To mitigate this, the authors propose QKV-Norm, where normalization is applied independently to the query, key, and value vectors after their respective linear projections. Formally, QKV-Norm modifies attention as follows: $$Q, K, V = \text{norm}(Q), \text{norm}(K), \text{norm}(V)$$ $$\text{Attention}(Q, K, V) = \text{softmax}\left(\frac{QK^\top}{\sqrt{d}}\right)V$$ This preserves the distinctiveness of semantic subspaces and improves internal circuit stability. QKV-Norm matches Pre-Norm performance on in-distribution tasks like language modeling, while significantly reducing interference in attention heads. However, the authors note that this comes with a small trade-off in out-of-distribution generalization, reflecting a tension between stability and expressivity.
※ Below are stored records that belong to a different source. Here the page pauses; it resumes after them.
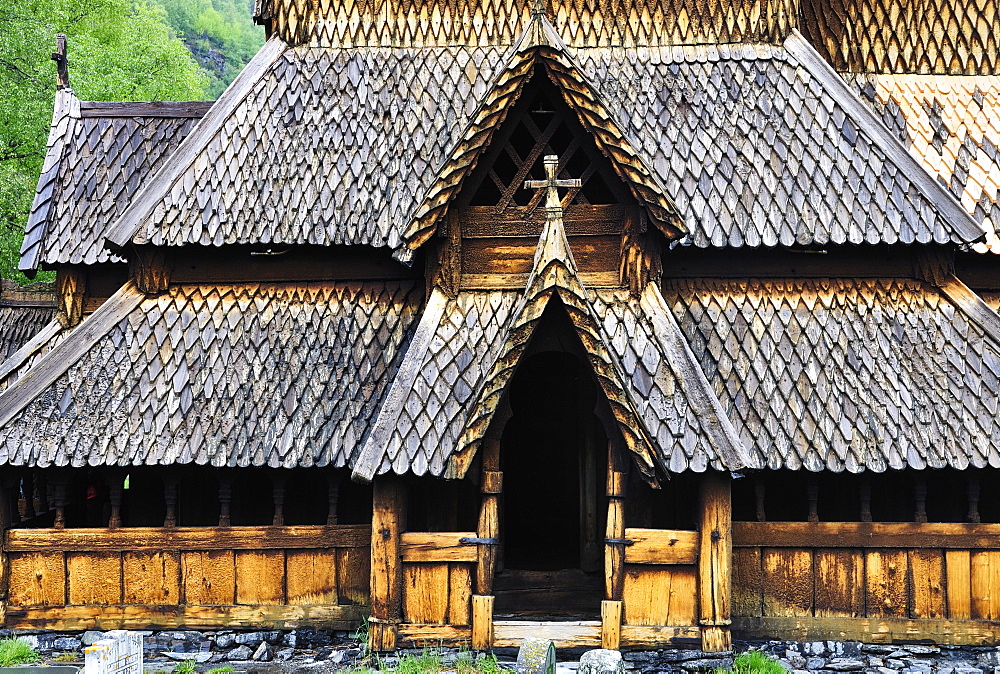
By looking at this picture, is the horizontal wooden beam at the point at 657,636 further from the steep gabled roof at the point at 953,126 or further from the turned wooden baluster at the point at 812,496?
the steep gabled roof at the point at 953,126

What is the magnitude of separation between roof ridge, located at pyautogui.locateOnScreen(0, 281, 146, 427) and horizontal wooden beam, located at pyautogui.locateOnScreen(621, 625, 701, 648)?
5389mm

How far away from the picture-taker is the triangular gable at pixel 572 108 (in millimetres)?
8078

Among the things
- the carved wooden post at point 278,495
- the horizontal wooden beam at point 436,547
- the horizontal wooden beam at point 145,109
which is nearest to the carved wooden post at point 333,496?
the carved wooden post at point 278,495

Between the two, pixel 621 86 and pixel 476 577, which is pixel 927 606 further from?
pixel 621 86

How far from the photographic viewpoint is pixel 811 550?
329 inches

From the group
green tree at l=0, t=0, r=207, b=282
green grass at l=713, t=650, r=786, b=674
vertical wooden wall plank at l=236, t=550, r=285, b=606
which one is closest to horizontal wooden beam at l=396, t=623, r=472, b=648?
vertical wooden wall plank at l=236, t=550, r=285, b=606

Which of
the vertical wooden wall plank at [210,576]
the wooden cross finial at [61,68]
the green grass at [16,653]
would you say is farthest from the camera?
the wooden cross finial at [61,68]

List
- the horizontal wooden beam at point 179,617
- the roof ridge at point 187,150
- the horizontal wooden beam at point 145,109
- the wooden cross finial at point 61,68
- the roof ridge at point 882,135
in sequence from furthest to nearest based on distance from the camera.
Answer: the wooden cross finial at point 61,68
the horizontal wooden beam at point 145,109
the roof ridge at point 187,150
the roof ridge at point 882,135
the horizontal wooden beam at point 179,617

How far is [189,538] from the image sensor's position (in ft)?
28.0

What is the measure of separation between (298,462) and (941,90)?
816cm

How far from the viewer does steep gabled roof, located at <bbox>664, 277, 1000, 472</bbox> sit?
26.5 feet

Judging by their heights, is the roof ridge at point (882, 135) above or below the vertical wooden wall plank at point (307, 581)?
above

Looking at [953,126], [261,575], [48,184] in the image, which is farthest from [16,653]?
[953,126]

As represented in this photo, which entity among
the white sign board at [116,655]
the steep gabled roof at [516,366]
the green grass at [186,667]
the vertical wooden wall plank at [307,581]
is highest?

In a complementary study, [Rybakov et al. (2024)] further refine this idea by applying LayerNorm not only to the QK projections but also to the attention output (Proj) and feedforward layer output (FC2). Additionally, they combine this with softmax capping, limiting the influence of extremely high attention scores. These changes allow for training at 1.5× higher learning rates and improve perplexity.

HybridNorm

To balance the training stability of Pre-Norm with the regularization benefits of Post-Norm, recent efforts have explored hybrid normalization strategies such as Mix-LN [Li, Mix-LN, 2025] which applies Post-Norm to the earlier layers and Pre-Norm to the deeper layers. A more unified approach is HybridNorm [Zhuo, 2025], which integrates Pre-Norm and Post-Norm within each transformer block, specifically QKV-Norm in the Multi-Head Attention (MHA) module with Post-Norm in the Feedforward Network (FFN) $$Y^l = \text{MHA}(X^l) + X^l, \quad X^{l+1} = \text{FFN}(\text{norm}(Y^l)) + \text{norm}(Y^l)$$

Further extending this idea, a variant, HybridNorm* a technique inspired from [DeepSeek-AI (2024)], where LN is applied before the first MHA block but Post-Norm is used afterward. The modified formulation is: $$Y^0 = \text{MHA}(\text{norm}(X^0)) + X^0, \quad X^1 = \text{FFN}(\text{norm}(Y^0)) + \text{norm}(Y^0)$$

Empirical results show that both HybridNorm and HybridNorm* yield consistently lower training loss and validation perplexity compared to Pre-Norm alone. In particular, HybridNorm* demonstrates improved generalization across diverse tasks, with gains in BasicArithmetic (+3.11), HellaSwag (+1.71), and COPA (+3.78).